* What you will do *
Only the lines from the one that contains "wings pegasus funny horse - 8063347968" through the last line of the data below should be duplicated, exactly and without pictures.

* Record excerpts *
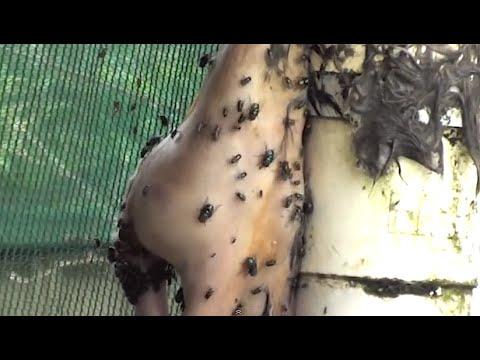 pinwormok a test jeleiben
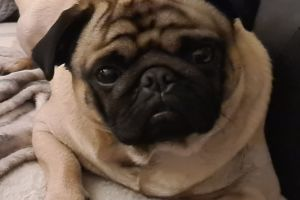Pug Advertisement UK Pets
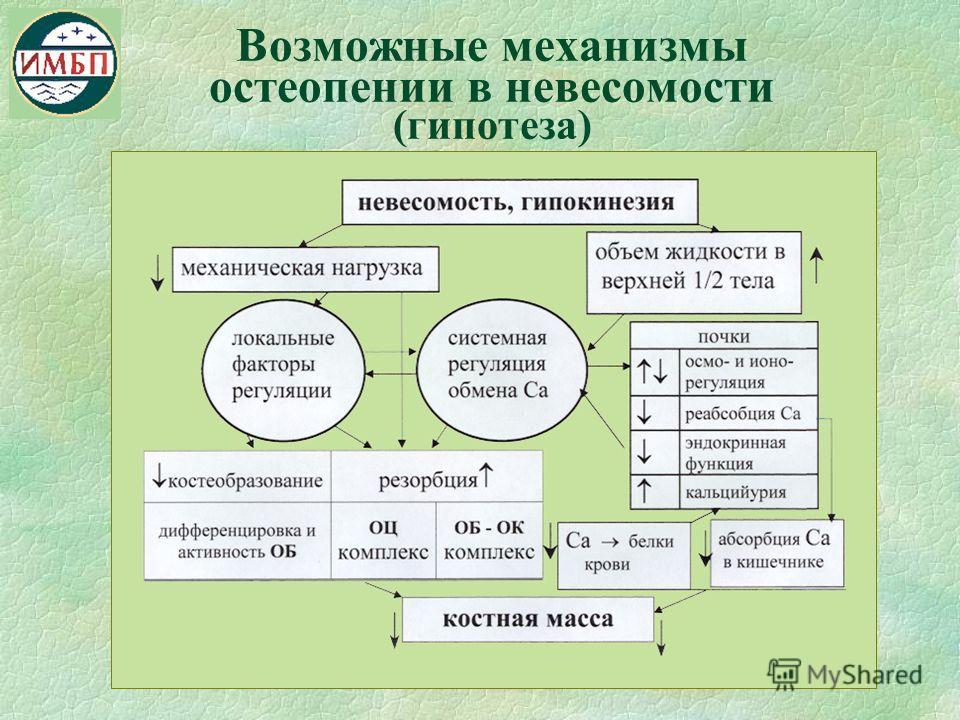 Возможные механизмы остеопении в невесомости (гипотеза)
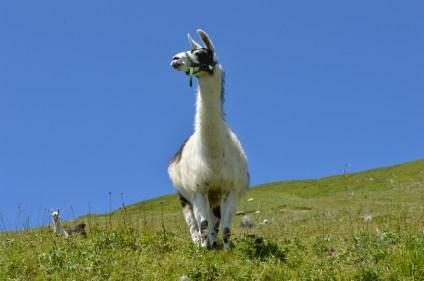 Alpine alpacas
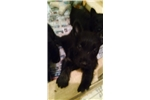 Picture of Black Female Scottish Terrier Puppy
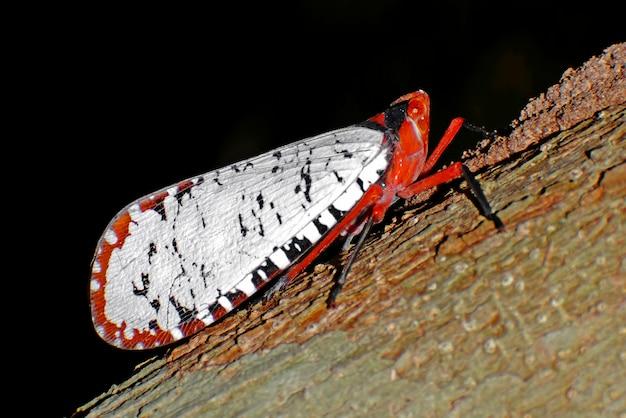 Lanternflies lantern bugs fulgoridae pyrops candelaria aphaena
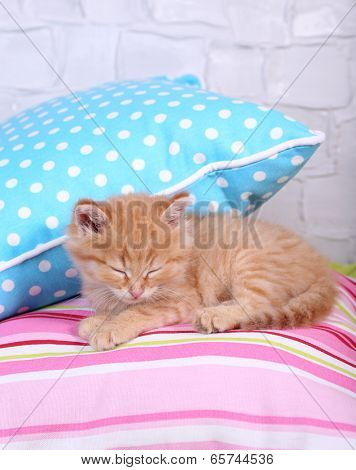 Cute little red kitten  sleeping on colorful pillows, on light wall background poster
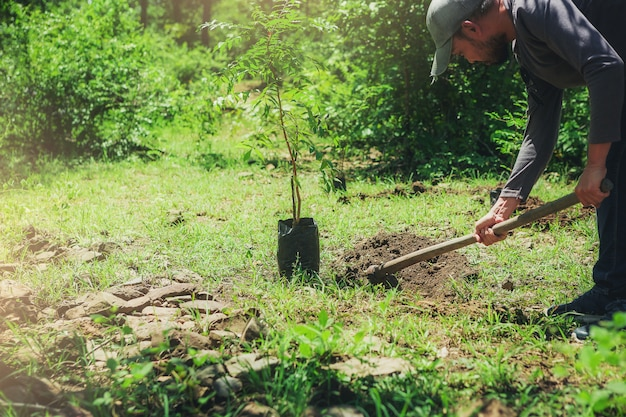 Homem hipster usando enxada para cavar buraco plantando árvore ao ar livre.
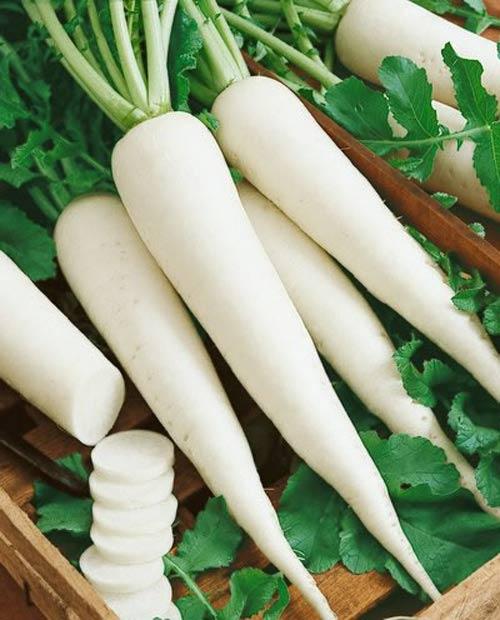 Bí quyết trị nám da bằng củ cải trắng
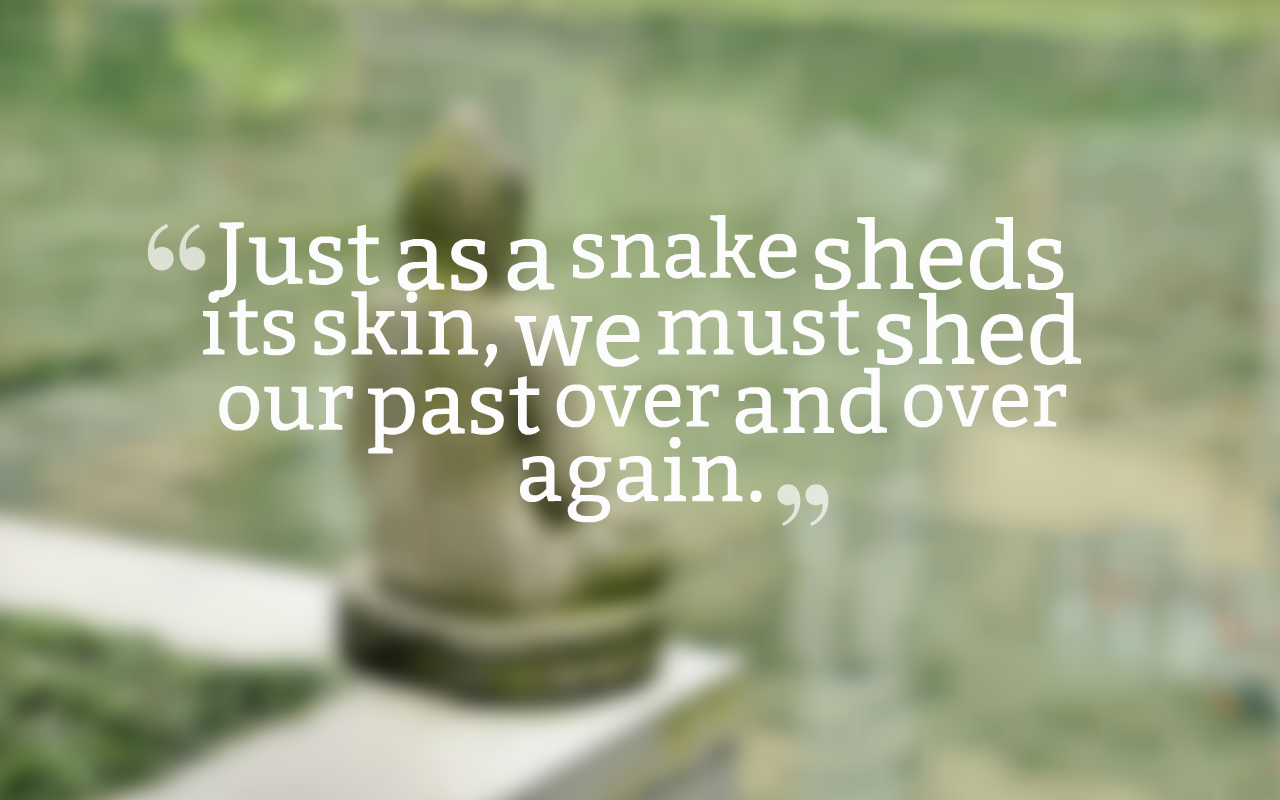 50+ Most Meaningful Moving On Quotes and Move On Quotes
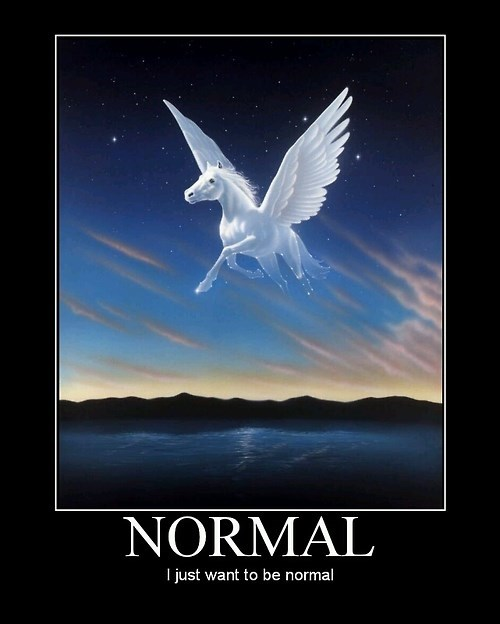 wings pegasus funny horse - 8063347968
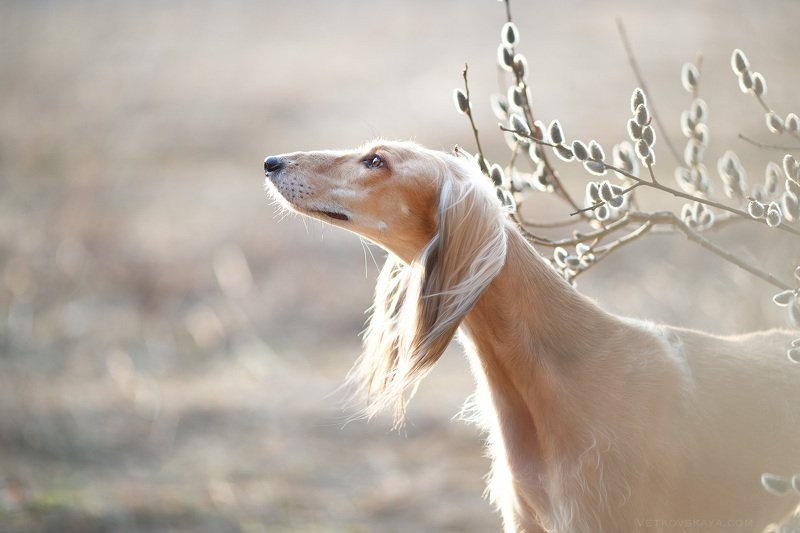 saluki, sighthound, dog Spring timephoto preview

* Answer below *
 wings pegasus funny horse - 8063347968
 saluki, sighthound, dog Spring timephoto preview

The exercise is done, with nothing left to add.